The manager whose name was on the shell company through which Sheldon Adelson’s family purchased the Las Vegas Review-Journal has been removed from any role with the Nevada paper, the Review-Journal reported. He also no longer has a role with the Adelson shell company, the paper reported.
Mark Fabiani — who is doing public relations for the Review-Journal in light of the controversy over the Adelsons’ initially secret purchase of the paper — confirmed to the Review-Journal that Michael Schroeder “will have no role whatsoever with regard to the paper.” A Review-Journal staffer also Tweeted during a Monday with an editor that staffers had been told that Schroeder wouldn’t be involved.
Butler: “Let me just say my first hope would be you never see Mr. Schroeder again”
— stephanie grimes (@stephgrimes) January 4, 2016
The moves come after Schroeder was accused of plagiarizing a story under a fake name in a separate Connecticut paper he owns.

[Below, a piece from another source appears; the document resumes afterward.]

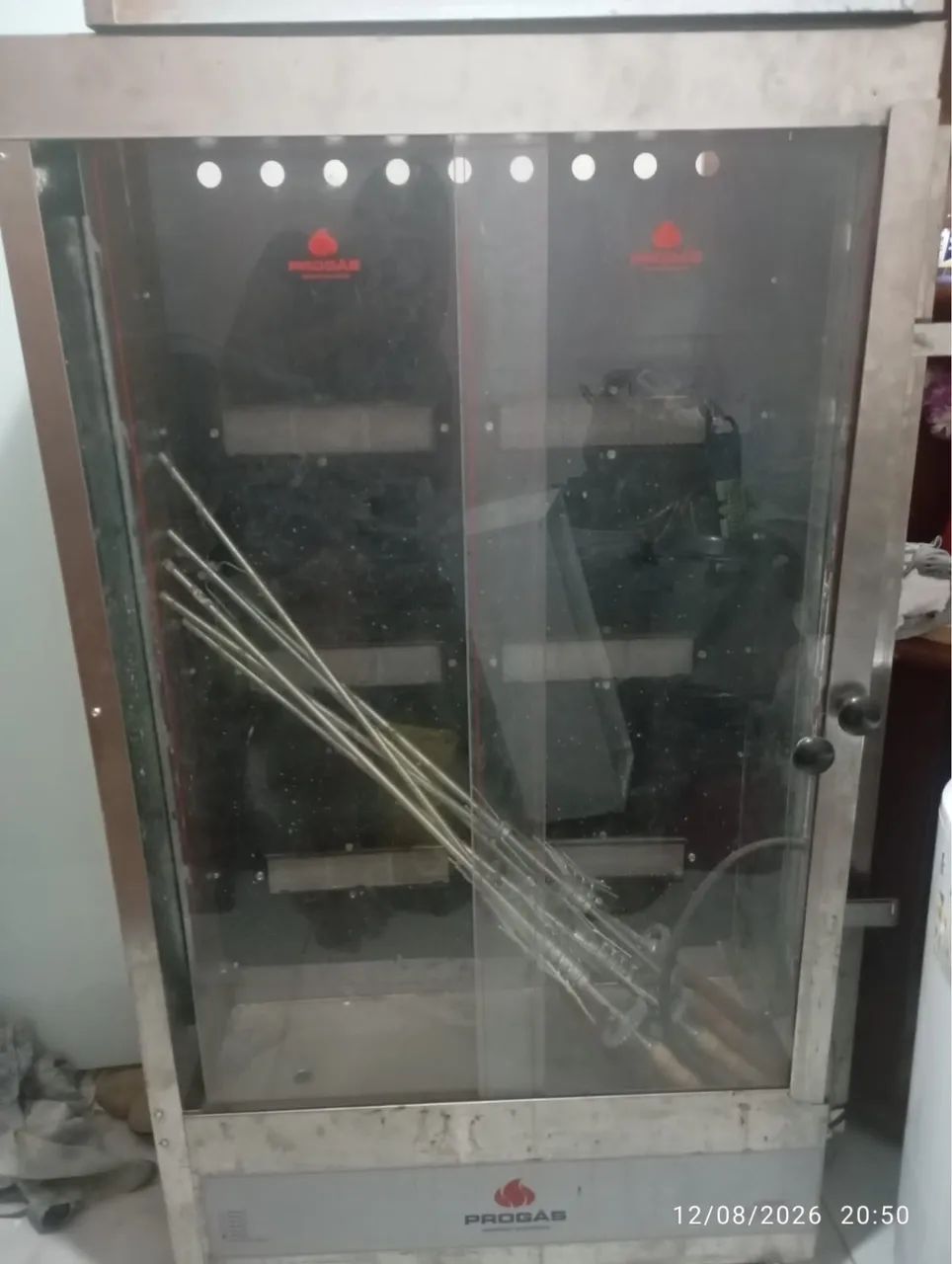Máquina de frango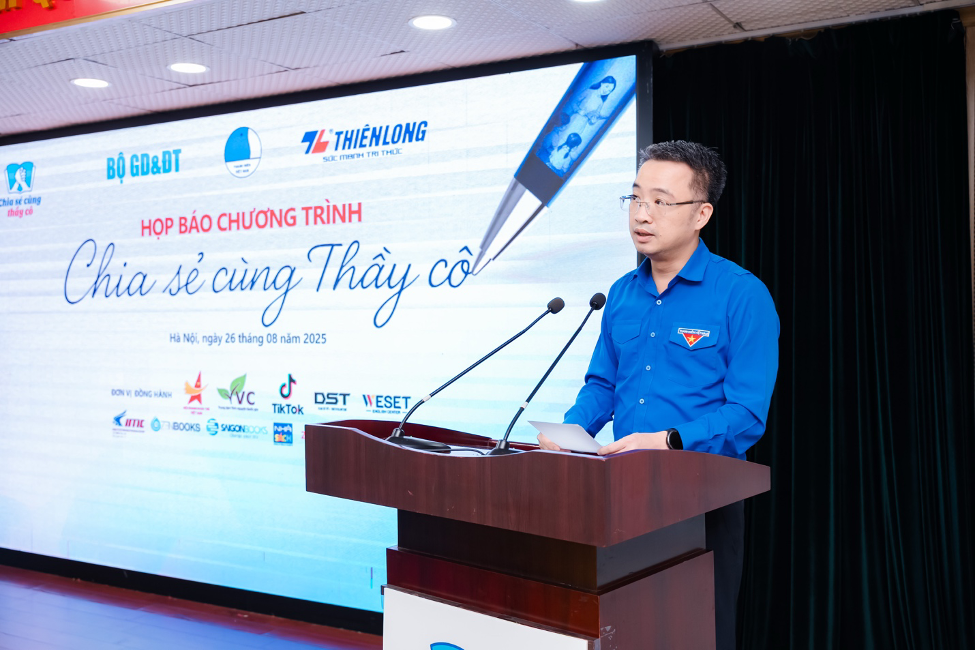 Anh Nguyễn Tường Lâm - Bí thư Trung ương Đoàn, Chủ tịch Trung ương Hội LHTN Việt Nam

Schroeder was introduced to the staffers as the paper’s new manager soon after the sale of the paper was announced, as his name was listed on the corporate documents in Delaware of the then-unknown company that purchased the Review-Journal. It has since come to light that the Adelson family — who are major donors to Republican candidates and whose casino business is entwined with local politics — was actually behind the purchase.
It was also later revealed that Schroeder likely used a fake name to publish a story in the New Britain Herald — which he owns — that attacked Nevada District Court Judge Elizabeth Gonzalez for her involvement in a Las Vegas case with Adelson ties. A longtime reporter in Connecticut quit his job at the Bristol Press, also owned by Schroeder, over the matter. It is believed Schroeder was also previously behind mysterious instructions to the Review-Journal staff to keep an eye on three judges, including Gonzalez, and used their reporting in the Connecticut paper story.
Review-Journal Publisher Jason Taylor said he was told by Fabiani before Christmas that Schroeder would be removed from the Nevada paper.
“I didn’t want any tie between that scandal and this newspaper,” Taylor said, according to the Review-Journal. “I didn’t want anyone to think that [Schroeder] would be attached in any way to our newsroom. I don’t want our peers in journalism or members of the public to feel like our journalism has been compromised.”